Document segment: Begin

Near Place Pigalle is a leafy cul-de-sac, closed by a wrought iron secured gate, which is called Avenue Frochot. Developed in the 1830s, the avenue has an enticing artistic history. Alexandre Dumas and Victor Hugo lived here at one time; Toulouse-Lautrec had a studio at no. 15 which at the entrance shows a fine example of Art Deco stain glass; Théodore Chassériau, residing at no. 26, was neighbour to Gustave Moreau. Later film director Jean Renoir and gypsy jazz guitarist Django Reinhardt settled in the avenue. Composer Victor Masse died at number no.1. The property, partly visible from outside the gates, is supposed to be a haunted house, because of an unresolved murder and various unexplained deaths.

Document segment: End

• **What you need to do**
1. According to the passage on Avenue Frochot, at which number did Toulouse-Lautrec have a studio?
2. Quote the passage on Avenue Frochot word for word between "Near Place Pigalle" and "various unexplained deaths.", inclusive.
3. Write what comes next in the passage on Avenue Frochot, picking up after its final sentence.

Source material: Begin

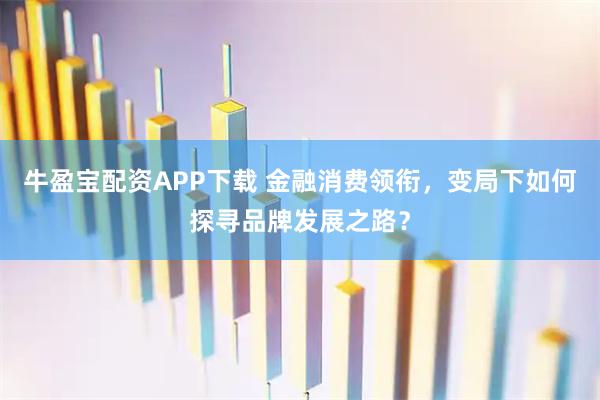 牛盈宝配资APP下载 金融消费领衔，变局下如何探寻品牌发展之路？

Source material: End

• **Per-task outputs**
1. He had a studio at no. 15.

2.
Near Place Pigalle is a leafy cul-de-sac, closed by a wrought iron secured gate, which is called Avenue Frochot. Developed in the 1830s, the avenue has an enticing artistic history. Alexandre Dumas and Victor Hugo lived here at one time; Toulouse-Lautrec had a studio at no. 15 which at the entrance shows a fine example of Art Deco stain glass; Théodore Chassériau, residing at no. 26, was neighbour to Gustave Moreau. Later film director Jean Renoir and gypsy jazz guitarist Django Reinhardt settled in the avenue. Composer Victor Masse died at number no.1. The property, partly visible from outside the gates, is supposed to be a haunted house, because of an unresolved murder and various unexplained deaths.

3.
Pablo Picasso with his partner and model Fernande Olivier (real name: Amélie Lang – Picasso painted some sixty portraits of her) had started their stay in Paris at a Bateau Lavoir apartment. The Bateau was a gloomy mass of dirty premises made of beams and planks where between 1904 and 1914 a number of artists and poets would settle. In September 1909 however the couple moved from there into a furnished place on the Boulevard de Clichy with two windows overlooking the gardens of Avenue Frochot. There he painted ‘L’avenue Frochot, vu de l’atelier de Picasso’.
Nearby Rue Frochot is less exclusive, but certainly more lively. For a start, the street has a place in the history of the artist’s portrayal of onstage performers and performances. In 1886, twenty-two-year-old Henri de Toulouse-Lautrec entered the Dihau apartment at no. 6 Rue Frochot. He had come there to meet his cousins, and to gaze at a painting that had been given to the Dihau family fifteen years earlier by its creator, Edgar Degas.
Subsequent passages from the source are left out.